» Data records
━━━━━━━━━━
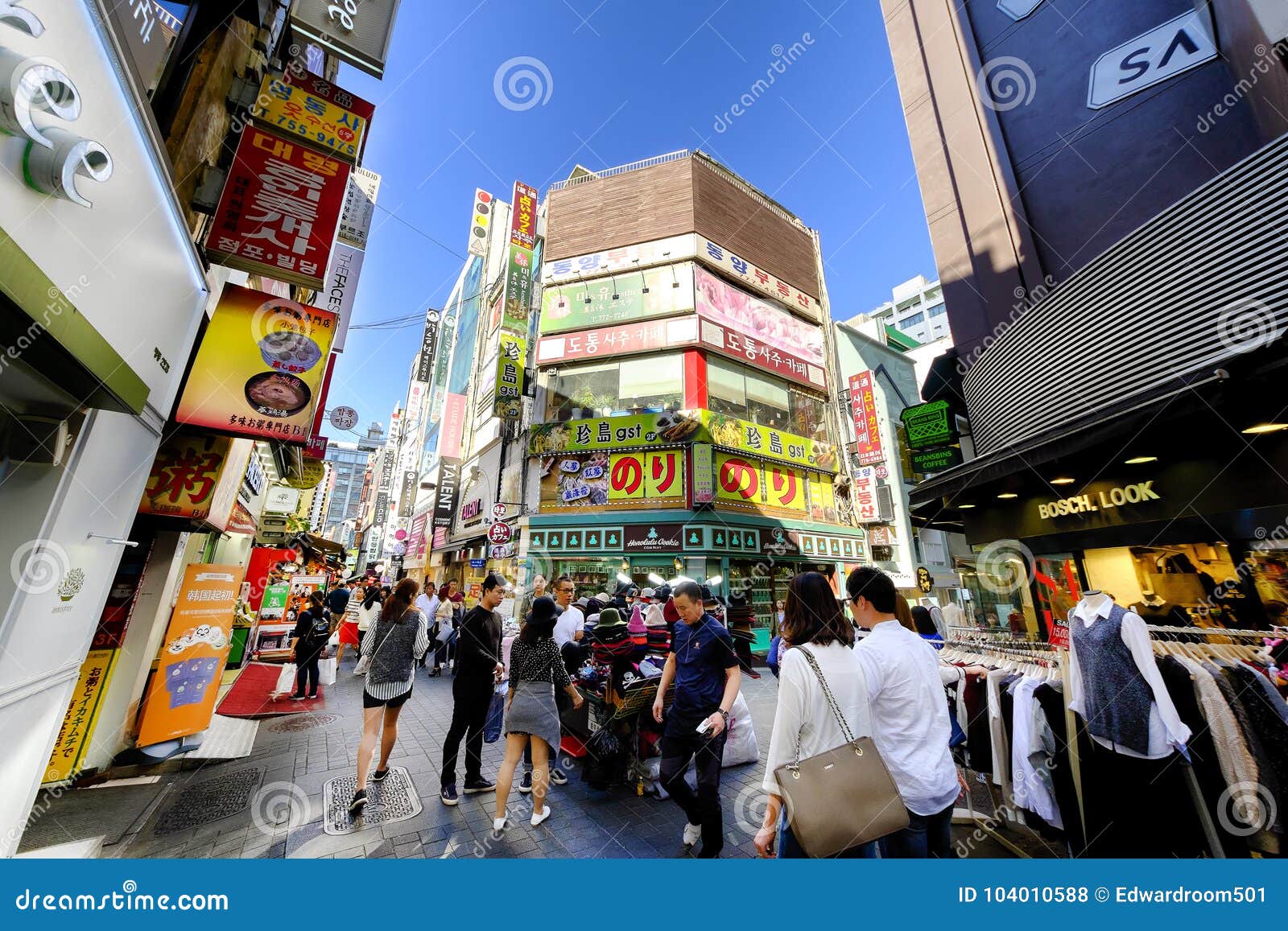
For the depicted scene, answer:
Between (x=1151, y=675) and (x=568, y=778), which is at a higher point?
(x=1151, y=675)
━━━━━━━━━━
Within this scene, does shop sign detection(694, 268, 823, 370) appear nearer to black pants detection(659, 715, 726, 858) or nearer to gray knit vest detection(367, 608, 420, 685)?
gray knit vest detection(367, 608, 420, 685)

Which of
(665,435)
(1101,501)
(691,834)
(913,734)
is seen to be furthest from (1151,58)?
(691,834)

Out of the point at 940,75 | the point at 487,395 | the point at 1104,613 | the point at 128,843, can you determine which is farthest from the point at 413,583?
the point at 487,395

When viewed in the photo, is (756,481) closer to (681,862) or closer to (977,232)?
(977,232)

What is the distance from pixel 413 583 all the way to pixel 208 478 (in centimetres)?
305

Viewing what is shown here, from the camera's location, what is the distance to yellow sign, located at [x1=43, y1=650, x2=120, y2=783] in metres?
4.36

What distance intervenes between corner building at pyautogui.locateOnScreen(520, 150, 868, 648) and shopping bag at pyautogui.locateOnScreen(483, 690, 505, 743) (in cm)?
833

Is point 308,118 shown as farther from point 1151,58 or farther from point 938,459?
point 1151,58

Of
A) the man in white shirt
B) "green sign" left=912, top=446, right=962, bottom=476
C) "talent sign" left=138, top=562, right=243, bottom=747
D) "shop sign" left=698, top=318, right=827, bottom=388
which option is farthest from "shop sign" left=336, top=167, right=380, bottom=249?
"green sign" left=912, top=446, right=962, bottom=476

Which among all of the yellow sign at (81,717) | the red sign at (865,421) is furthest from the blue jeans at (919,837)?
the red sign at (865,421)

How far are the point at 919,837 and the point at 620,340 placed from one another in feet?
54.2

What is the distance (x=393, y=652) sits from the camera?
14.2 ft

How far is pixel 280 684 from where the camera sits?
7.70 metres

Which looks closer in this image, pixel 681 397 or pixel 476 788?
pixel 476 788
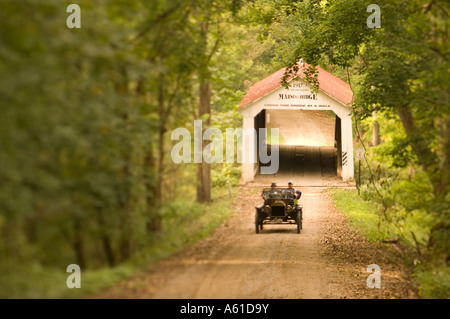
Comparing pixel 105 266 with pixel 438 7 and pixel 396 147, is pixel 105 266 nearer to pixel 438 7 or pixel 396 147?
━━━━━━━━━━
» Problem to solve
Find each line above that contains the word "sits", matching case exactly, and copy out every such line.

» Correct result
What is the distance (x=393, y=652) sits from the camera?
How far is pixel 280 684 from where the camera sits?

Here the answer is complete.